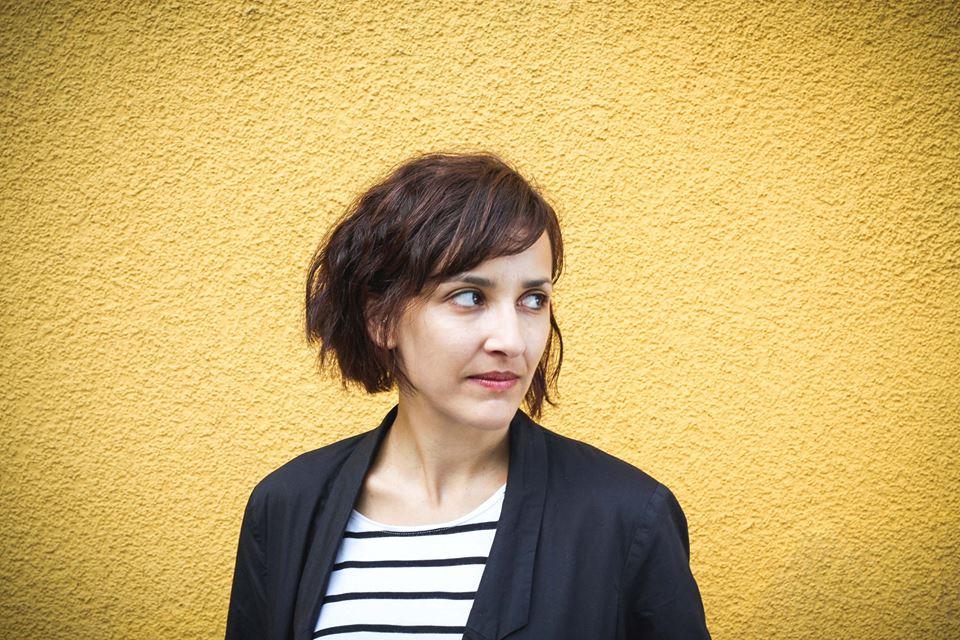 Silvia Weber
★ ★ ★ ★
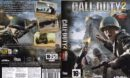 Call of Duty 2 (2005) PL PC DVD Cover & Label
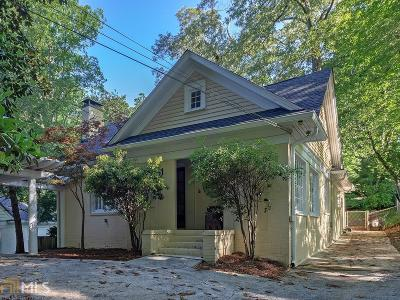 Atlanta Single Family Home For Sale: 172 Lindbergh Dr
★ ★ ★ ★
Copy back exactly the lines above from the one containing "Call of Duty" through the one containing "Atlanta Single Family", and leave every picture behind.

 Call of Duty 2 (2005) PL PC DVD Cover & Label
 Atlanta Single Family Home For Sale: 172 Lindbergh Dr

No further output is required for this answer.